— start —

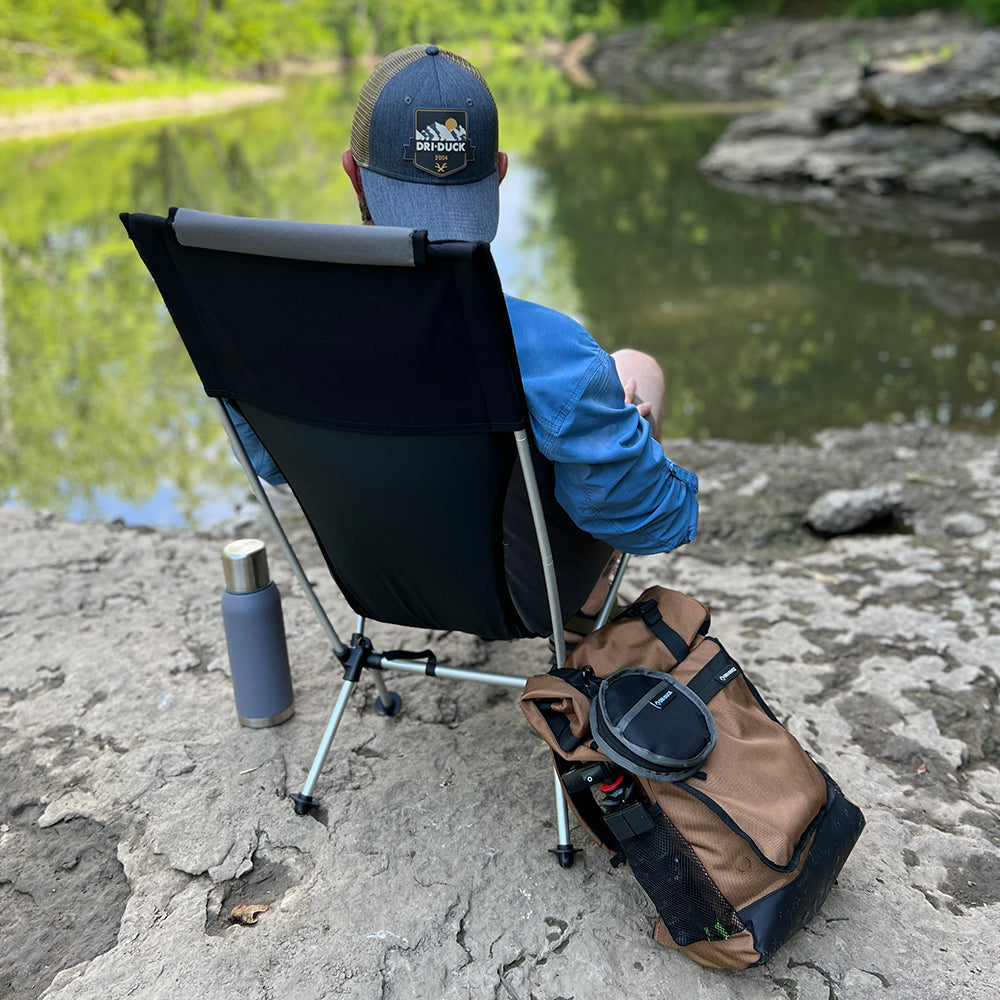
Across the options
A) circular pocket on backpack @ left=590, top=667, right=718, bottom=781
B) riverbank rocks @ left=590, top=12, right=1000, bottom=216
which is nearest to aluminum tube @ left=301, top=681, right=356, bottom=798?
circular pocket on backpack @ left=590, top=667, right=718, bottom=781

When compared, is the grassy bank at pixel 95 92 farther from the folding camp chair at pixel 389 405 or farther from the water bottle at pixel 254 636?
the folding camp chair at pixel 389 405

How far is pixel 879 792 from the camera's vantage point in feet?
6.00

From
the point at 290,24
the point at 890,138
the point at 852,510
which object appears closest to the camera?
the point at 852,510

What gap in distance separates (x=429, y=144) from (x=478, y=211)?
0.39ft

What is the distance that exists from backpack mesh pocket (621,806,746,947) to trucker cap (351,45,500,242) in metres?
0.97

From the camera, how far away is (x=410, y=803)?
5.90 ft

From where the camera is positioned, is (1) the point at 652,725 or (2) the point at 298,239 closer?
(2) the point at 298,239

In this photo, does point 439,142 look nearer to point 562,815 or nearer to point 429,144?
point 429,144

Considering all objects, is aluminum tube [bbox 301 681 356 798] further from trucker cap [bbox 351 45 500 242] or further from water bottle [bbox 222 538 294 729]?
trucker cap [bbox 351 45 500 242]

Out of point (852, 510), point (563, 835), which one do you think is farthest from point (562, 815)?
point (852, 510)

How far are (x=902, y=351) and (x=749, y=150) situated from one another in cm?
723

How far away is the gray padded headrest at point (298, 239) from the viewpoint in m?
1.22

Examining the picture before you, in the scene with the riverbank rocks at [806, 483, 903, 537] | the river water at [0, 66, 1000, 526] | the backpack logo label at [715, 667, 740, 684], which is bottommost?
the river water at [0, 66, 1000, 526]

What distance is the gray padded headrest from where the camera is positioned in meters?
1.22
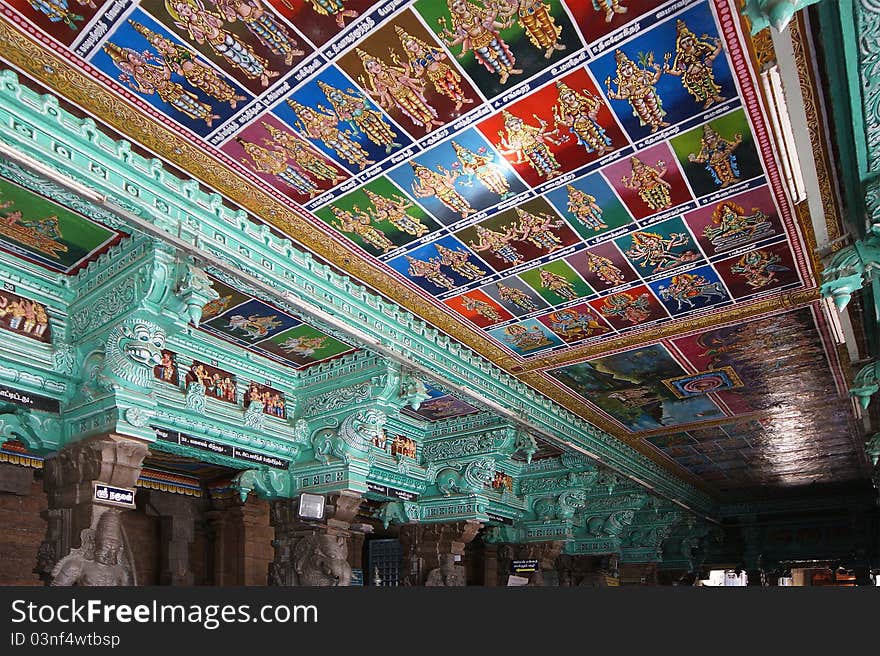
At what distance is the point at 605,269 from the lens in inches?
323

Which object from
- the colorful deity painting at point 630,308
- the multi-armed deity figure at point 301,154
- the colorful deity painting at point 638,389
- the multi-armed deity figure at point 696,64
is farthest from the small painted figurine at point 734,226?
the multi-armed deity figure at point 301,154

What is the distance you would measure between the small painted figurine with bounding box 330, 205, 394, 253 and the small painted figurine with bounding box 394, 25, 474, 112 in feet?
6.32

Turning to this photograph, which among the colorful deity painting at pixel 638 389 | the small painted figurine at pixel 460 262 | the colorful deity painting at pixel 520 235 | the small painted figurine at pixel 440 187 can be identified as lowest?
the colorful deity painting at pixel 638 389

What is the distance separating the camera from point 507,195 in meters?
6.75

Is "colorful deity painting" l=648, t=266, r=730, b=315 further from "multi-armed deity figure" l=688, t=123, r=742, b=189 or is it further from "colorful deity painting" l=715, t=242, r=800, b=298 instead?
"multi-armed deity figure" l=688, t=123, r=742, b=189

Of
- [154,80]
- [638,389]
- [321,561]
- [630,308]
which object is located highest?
[154,80]

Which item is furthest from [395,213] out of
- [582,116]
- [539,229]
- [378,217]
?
[582,116]

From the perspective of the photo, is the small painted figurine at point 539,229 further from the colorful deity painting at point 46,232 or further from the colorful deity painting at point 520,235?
the colorful deity painting at point 46,232

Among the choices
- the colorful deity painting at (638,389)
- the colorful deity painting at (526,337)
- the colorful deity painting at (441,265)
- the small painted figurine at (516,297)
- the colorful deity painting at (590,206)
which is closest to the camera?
the colorful deity painting at (590,206)

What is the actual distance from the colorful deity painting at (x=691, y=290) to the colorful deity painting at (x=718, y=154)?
186 centimetres

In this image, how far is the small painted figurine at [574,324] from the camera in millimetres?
9375

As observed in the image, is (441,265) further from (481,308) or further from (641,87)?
(641,87)

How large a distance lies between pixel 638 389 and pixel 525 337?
3442mm

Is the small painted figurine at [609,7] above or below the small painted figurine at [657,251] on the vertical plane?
above
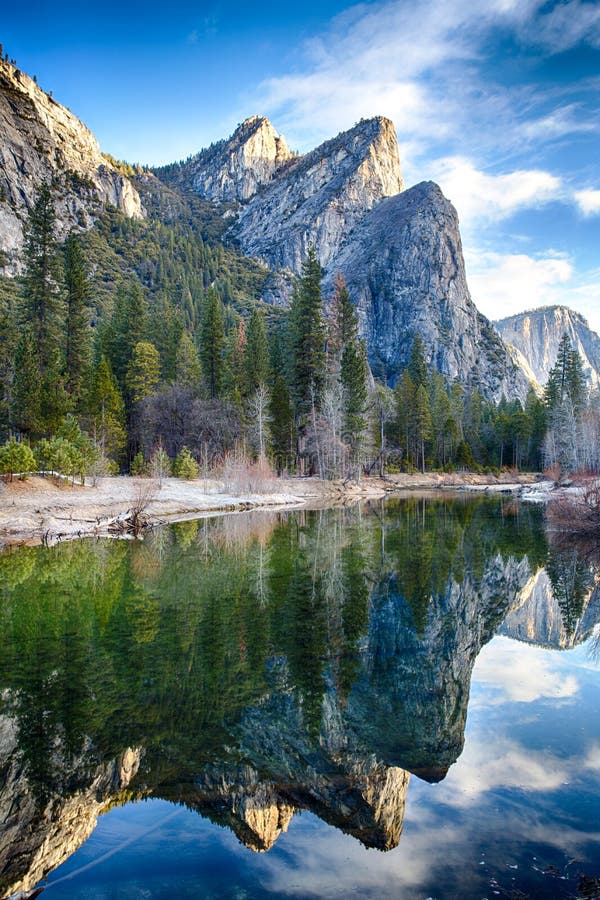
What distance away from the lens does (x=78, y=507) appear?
24.0 meters

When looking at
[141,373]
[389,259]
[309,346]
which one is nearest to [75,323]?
[141,373]

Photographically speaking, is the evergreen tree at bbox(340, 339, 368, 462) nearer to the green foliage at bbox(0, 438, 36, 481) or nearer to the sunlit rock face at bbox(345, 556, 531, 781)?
the green foliage at bbox(0, 438, 36, 481)

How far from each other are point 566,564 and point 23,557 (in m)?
17.1

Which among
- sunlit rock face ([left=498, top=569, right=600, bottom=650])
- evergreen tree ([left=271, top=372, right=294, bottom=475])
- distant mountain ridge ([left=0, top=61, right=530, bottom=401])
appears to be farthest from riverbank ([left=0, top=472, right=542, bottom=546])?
distant mountain ridge ([left=0, top=61, right=530, bottom=401])

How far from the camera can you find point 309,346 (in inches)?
2025

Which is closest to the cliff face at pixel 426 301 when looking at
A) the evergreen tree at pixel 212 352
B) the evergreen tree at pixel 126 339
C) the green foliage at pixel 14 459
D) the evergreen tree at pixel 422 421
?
the evergreen tree at pixel 422 421

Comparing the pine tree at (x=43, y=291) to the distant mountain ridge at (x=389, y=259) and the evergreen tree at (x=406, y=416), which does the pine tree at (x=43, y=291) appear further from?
the distant mountain ridge at (x=389, y=259)

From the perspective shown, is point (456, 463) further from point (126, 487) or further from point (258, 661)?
point (258, 661)

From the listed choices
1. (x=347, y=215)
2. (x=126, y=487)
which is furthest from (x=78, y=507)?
(x=347, y=215)

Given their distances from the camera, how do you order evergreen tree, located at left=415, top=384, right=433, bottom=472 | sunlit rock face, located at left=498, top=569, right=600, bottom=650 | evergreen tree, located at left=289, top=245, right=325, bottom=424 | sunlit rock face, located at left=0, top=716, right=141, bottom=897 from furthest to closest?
evergreen tree, located at left=415, top=384, right=433, bottom=472 < evergreen tree, located at left=289, top=245, right=325, bottom=424 < sunlit rock face, located at left=498, top=569, right=600, bottom=650 < sunlit rock face, located at left=0, top=716, right=141, bottom=897

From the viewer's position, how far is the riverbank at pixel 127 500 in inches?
840

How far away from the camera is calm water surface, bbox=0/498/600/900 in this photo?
13.9ft

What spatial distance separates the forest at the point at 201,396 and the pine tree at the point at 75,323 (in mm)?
113

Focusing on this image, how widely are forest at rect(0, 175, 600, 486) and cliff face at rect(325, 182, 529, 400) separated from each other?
7701cm
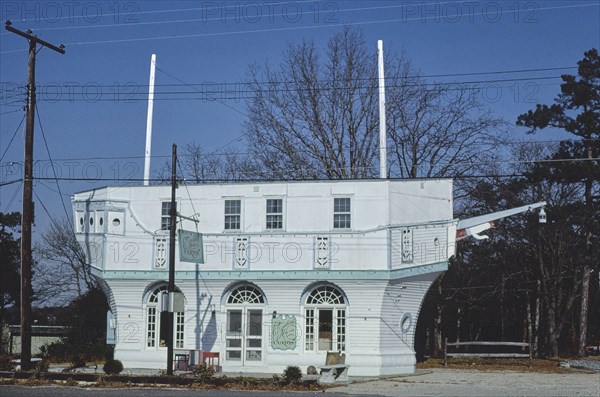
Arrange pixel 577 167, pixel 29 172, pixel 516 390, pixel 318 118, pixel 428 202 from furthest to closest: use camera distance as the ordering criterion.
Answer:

— end —

Written exercise:
Rewrite the lines of the listing from its start through the line containing "which is nearest", inclusive, with "riverbank rocks" changed to "shoreline stones" and nothing else altered. Leave the pictures out of your answer.

Solution to this problem:
Across the options
A) circular pocket on backpack @ left=590, top=667, right=718, bottom=781
B) shoreline stones @ left=590, top=12, right=1000, bottom=216
which is nearest to aluminum tube @ left=301, top=681, right=356, bottom=798?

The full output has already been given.